Oil tanker tracking companies estimate Iran’s crude oil exports alone in 1999 at about 320,000 to 500,000 barrels, valued at about $5 billion to $7 billion. Prior to the US sanctions, Iran had exported oil and gas products valued at more than $60 billion a year. While oil revenues fell sharply and Iran was in an economic crisis, it spent 1.5 billion euros ($1.8 billion). At $1.8 billion, Iran could build two large power plants and add 2,000 megawatts to the country’s electricity production, and today it would, at least, not be facing such massive blackouts. With $1.8 billion, it could also build a refinery with a daily processing capacity of 200,000.

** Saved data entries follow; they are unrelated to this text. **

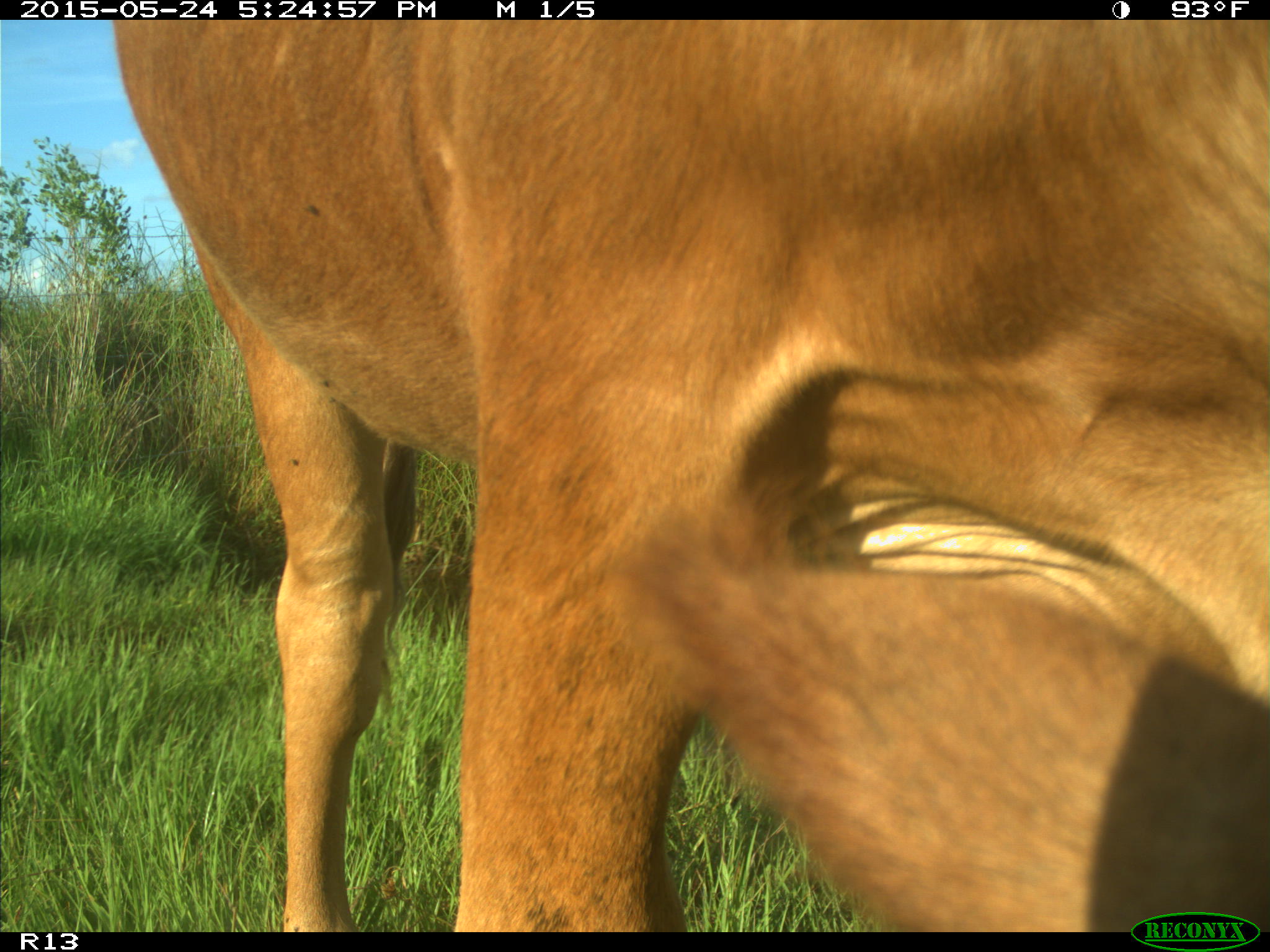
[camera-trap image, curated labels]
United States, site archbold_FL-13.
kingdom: Animalia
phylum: Chordata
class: Mammalia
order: Artiodactyla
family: Bovidae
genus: Bos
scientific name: Bos taurus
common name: domestic cow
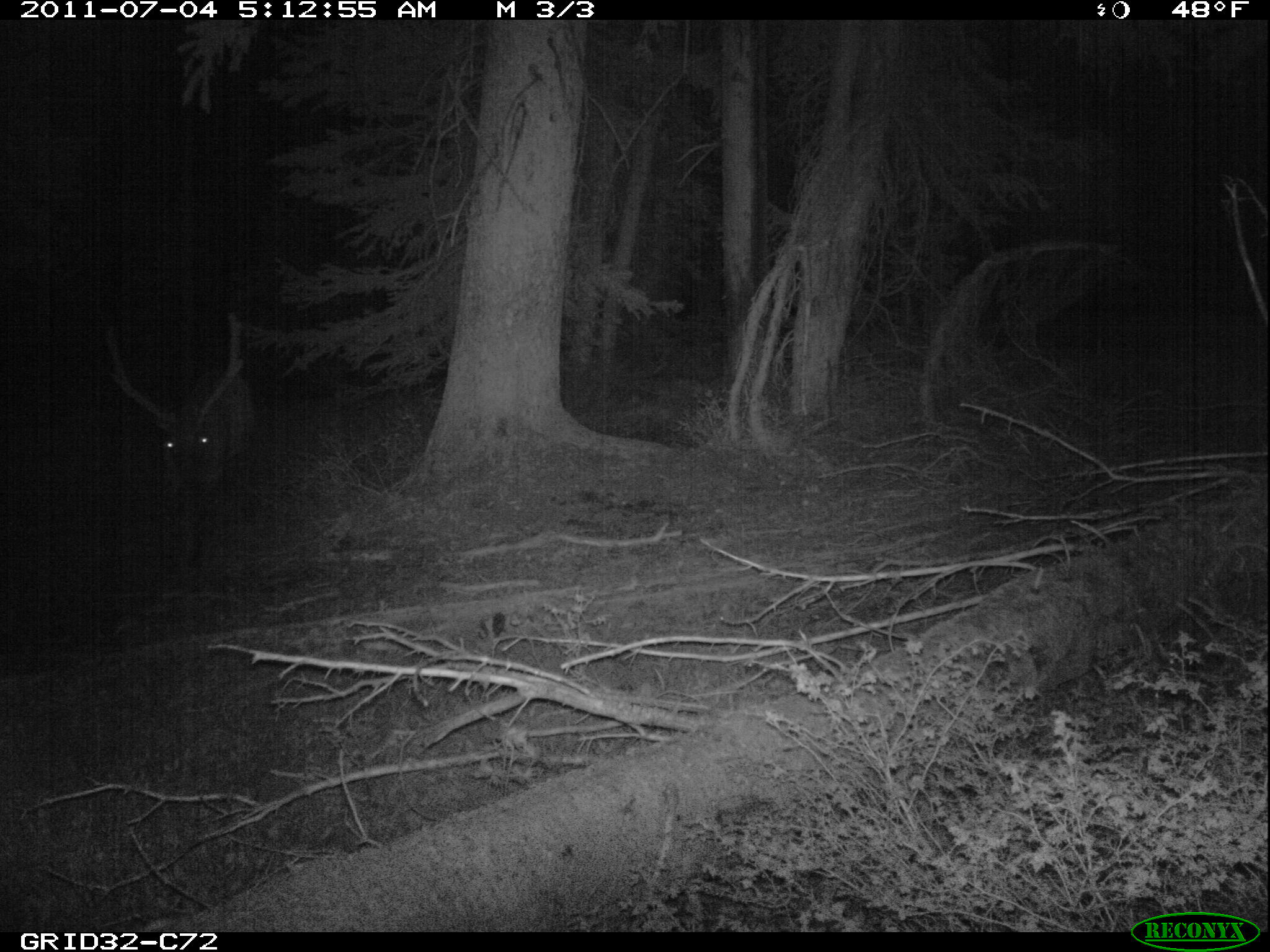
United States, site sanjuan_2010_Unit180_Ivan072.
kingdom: Animalia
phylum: Chordata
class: Mammalia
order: Artiodactyla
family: Cervidae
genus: Cervus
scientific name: Cervus elaphus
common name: red deer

Although Iran currently has difficulty selling oil, Iran’s long-term view is access outside the Strait of Hormuz. At first glance, it is thought that Iran wants to bypass the Strait of Hormuz and increase its bargaining power for the sale and export of oil. Bypassing the Strait of Hormuz has been the strategic goal of this pipeline, since the Iranian revolution, it has repeatedly threatened to close the Strait of Hormuz, and Iran’s economy is in a bad situation due to US sanctions. Other oil-exporting countries in the region have built an alternative pipeline to reduce their dependence on oil exports through the Strait of Hormuz. The United Arab Emirates, with one pipeline, Saudi Arabia, with three lines, and Iraq, with three other lines, are the three countries that have tried to bypass the Strait of Hormuz before Iran, thus making Iran the fourth country to join this trend. Iran could also play an active role in the collective security of the Strait of Hormuz and in the Persian Gulf by resolving the tense foreign policy while solving the existing problems with the United States and countries of the region.